-- Exercice court --
Prolongez l'article sur l'exposition Rebecca Horn au Centre Pompidou-Metz en reprenant juste après sa dernière phrase.

Rebecca Horn : Mécanismes sensibles

Corps-à-corps avec l’œuvre d’une artiste totale au Centre Pompidou-Metz à travers Théâtre des métamorphoses, exposition organique consacrée à Rebecca Horn.

Rebecca Horn
Rebecca Horn dans l’installation Le Délice des évêques à Münster (Allemagne), 1997

Quatre ans après la rétrospective consacrée à Tania Mouraud, le Centre Pompidou-Metz consacre une nouvelle monographie à une femme artiste, l’allemande Rebecca Horn. À l’instar de Tania Mouraud, celle-ci, qui a également fait ses débuts à la fin des années 60, a évolué à travers différents courants et pratiques artistiques pour mieux s’en libérer et explorer de nouvelles formes. C’est cette diversité et cette liberté, tournoyant autour de la question du corps et du vivant, que met en évidence l’institution messine. À noter que le Musée Tinguely à Bâle organise également, jusqu’au 22 septembre, une exposition dédiée au travail de l’artiste allemande, baptisée Fantasmagories corporelles.

À Metz, parallèlement aux installations, sculptures, dessins, photographies et films de Rebecca Horn, l’exposition offre en miroir les œuvres de quelques-uns de ses contemporains et inspirateurs tels que Brancusi, Dalí, Giacometti, Oppenheim, Duchamp, Ernst… un surréalisme aux multiples facettes qu’André Breton décrivait comme « une dictée de la pensée, en l’absence de tout contrôle exercé par la raison ». À l’origine théâtre de l’intime et d’une blessure, celle subie lors d’une grave intoxication pulmonaire à l’orée de sa carrière, l’œuvre de Rebecca Horn, mêlant force et infirmité, désir et violence, harmonie et désordre évoluera vers un art ouvert sur le monde : du « corps carcan-cocon » jusqu’au corps collectif.

Rebecca-Horn,-Bee’s-Planetary-Map,-1998
Bee's Planetary Map, 1998

Transfigurations

En traversant un espace tout en longueur rappelant les scénographies des expositions d’automates, on assiste à autant de saynètes comme animées par des poltergeists. La Forêt des chanteurs hors-la-loi, Les Délices des évêques ou Le Cycle de Kafka, entre rêve et cauchemar, étrangeté et drôlerie, mettent en branle des objets a priori ordinaires et rassurants : l’esprit est bel et bien dans la matière.

(Éléments du jeu de données)
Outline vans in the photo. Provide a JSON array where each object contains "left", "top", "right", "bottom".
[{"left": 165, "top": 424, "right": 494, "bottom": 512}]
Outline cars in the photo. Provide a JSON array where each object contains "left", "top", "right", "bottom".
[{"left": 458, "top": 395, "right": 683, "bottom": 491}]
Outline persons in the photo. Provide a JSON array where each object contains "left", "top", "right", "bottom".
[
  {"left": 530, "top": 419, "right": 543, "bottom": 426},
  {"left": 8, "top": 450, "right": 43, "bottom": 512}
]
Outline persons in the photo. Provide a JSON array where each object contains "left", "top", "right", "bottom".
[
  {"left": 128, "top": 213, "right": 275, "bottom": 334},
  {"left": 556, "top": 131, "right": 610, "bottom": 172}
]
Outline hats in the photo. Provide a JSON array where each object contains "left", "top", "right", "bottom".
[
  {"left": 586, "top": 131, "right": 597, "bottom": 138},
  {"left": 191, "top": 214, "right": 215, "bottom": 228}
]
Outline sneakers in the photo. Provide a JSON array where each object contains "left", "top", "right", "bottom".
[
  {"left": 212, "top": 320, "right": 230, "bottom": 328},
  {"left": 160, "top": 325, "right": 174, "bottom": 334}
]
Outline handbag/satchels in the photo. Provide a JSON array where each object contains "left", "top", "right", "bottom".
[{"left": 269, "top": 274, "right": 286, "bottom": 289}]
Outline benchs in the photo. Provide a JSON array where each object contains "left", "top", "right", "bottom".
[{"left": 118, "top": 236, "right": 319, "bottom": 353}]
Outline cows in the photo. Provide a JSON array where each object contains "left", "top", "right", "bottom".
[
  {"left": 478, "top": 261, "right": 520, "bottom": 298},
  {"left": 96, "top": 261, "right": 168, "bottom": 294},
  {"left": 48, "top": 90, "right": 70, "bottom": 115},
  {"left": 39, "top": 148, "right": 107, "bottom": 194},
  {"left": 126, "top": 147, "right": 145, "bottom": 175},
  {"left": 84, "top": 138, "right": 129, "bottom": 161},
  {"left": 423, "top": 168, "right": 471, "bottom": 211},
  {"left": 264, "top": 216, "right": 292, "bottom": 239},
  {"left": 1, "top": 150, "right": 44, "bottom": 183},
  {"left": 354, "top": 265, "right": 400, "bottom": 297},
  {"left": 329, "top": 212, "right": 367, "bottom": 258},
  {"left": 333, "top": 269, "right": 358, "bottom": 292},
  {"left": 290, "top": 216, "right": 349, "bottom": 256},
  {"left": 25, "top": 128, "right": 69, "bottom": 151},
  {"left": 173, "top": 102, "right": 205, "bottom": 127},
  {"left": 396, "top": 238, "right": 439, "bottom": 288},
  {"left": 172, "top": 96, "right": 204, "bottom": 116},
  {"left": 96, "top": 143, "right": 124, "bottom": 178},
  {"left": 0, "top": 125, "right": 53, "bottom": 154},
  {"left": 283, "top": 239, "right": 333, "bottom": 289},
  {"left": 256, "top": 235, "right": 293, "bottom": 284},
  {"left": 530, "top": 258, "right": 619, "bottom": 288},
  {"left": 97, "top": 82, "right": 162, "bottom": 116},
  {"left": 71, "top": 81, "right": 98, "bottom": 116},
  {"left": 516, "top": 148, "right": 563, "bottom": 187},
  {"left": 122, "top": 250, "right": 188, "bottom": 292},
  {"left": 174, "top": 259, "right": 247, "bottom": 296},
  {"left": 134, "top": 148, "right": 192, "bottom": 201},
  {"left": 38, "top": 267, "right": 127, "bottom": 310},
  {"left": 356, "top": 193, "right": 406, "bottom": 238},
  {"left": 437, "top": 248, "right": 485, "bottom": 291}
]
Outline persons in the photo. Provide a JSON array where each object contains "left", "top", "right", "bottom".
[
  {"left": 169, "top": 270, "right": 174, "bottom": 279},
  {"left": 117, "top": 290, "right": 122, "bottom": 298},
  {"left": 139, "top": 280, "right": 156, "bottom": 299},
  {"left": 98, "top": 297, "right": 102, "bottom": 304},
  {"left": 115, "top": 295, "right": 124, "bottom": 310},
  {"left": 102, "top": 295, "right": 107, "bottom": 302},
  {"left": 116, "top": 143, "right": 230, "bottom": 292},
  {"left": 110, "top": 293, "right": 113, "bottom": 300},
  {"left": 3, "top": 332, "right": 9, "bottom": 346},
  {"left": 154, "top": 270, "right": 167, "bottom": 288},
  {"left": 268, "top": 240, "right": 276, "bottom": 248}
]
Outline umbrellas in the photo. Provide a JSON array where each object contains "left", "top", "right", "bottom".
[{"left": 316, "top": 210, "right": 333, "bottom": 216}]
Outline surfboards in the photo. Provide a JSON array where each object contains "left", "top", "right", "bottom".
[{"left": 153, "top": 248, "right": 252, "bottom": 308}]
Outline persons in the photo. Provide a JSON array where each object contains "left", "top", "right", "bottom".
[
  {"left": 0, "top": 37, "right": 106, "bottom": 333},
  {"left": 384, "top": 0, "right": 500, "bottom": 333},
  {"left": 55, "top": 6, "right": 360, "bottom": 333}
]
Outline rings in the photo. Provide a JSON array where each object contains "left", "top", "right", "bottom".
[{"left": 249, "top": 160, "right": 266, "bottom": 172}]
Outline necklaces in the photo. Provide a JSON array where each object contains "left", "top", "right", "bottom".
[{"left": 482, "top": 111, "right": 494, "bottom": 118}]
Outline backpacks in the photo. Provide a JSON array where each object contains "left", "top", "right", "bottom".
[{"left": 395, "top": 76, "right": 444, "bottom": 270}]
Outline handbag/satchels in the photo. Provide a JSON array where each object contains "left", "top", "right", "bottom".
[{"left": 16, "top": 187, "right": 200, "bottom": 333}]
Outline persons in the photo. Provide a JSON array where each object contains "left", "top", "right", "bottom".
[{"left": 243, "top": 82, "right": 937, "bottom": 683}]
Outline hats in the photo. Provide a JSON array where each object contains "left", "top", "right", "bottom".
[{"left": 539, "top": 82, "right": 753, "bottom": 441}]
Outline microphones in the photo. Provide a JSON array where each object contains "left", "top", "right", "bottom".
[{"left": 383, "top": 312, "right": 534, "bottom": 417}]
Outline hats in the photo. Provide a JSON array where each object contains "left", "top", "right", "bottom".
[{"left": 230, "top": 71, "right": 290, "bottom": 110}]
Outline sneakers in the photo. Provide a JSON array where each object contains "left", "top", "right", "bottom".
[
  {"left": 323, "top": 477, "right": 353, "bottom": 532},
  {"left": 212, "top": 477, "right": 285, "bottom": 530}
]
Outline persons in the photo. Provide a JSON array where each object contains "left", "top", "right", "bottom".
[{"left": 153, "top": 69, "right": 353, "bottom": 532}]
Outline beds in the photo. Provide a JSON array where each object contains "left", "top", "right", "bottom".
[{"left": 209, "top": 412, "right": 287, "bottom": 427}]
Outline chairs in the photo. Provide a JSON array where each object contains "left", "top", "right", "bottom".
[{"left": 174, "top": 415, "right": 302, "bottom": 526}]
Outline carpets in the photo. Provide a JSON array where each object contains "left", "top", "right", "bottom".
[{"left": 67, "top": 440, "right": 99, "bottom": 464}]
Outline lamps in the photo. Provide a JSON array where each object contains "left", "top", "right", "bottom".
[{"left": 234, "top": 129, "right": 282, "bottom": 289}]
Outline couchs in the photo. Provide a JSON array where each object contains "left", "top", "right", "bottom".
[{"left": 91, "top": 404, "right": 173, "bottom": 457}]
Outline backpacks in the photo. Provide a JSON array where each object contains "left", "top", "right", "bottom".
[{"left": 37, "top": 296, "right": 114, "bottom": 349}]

-- Réponse rédigée --
En miroir, les œuvres Révolte dans la cuisine d’André Masson ou l’un des « objets à fonctionnement symbolique » de Salvador Dalí mettent en évidence la parenté entre le travail de Rebecca Horn et celui des surréalistes et des dadaïstes, dont elle ne se réclamera jamais directement même si la filiation apparaît évidente. Rebecca Horn se livrera par contre à quelques citations directes à la littérature surréaliste, avec Le Cycle de Kafka donc, mais aussi Le Rêve d’Artaud ou Amour et haine : Knuggle Dome pour James Joyce, hommages aux tourments de ces artistes-frères.

Rebecca-Horn,-Concert-for-Anarchy,-1990
Concert for Anarchy, 1990

Du rêve à la réalité

Poursuivant l’exploration des influences de Rebecca Horn, on découvre son goût pour l’alchimie avec son Hydra piano de mercure en mouvement perpétuel, puis celui pour la musique : le piano de son film Buster’s bedroom reprend vie en une cascade de notes et de touches se déversant à intervalles réguliers sur le visiteur.

Dans un dernier espace on découvre sa Planisphère des abeilles, évoquant la fuite et l’exil, symbolisant une prise de conscience politique en un déploiement final d’objets, de lumières et de sons qui met définitivement au service du réel toute une vie de fantasmagories. Naissances et transformations d’une œuvre étalée sur cinq décennies sont mises en scène au sein d’un « Théâtre des métamorphoses » où tout est imbriqué, vibrant en permanence d’une force poétique touchante et d’une folie totalement jouissive.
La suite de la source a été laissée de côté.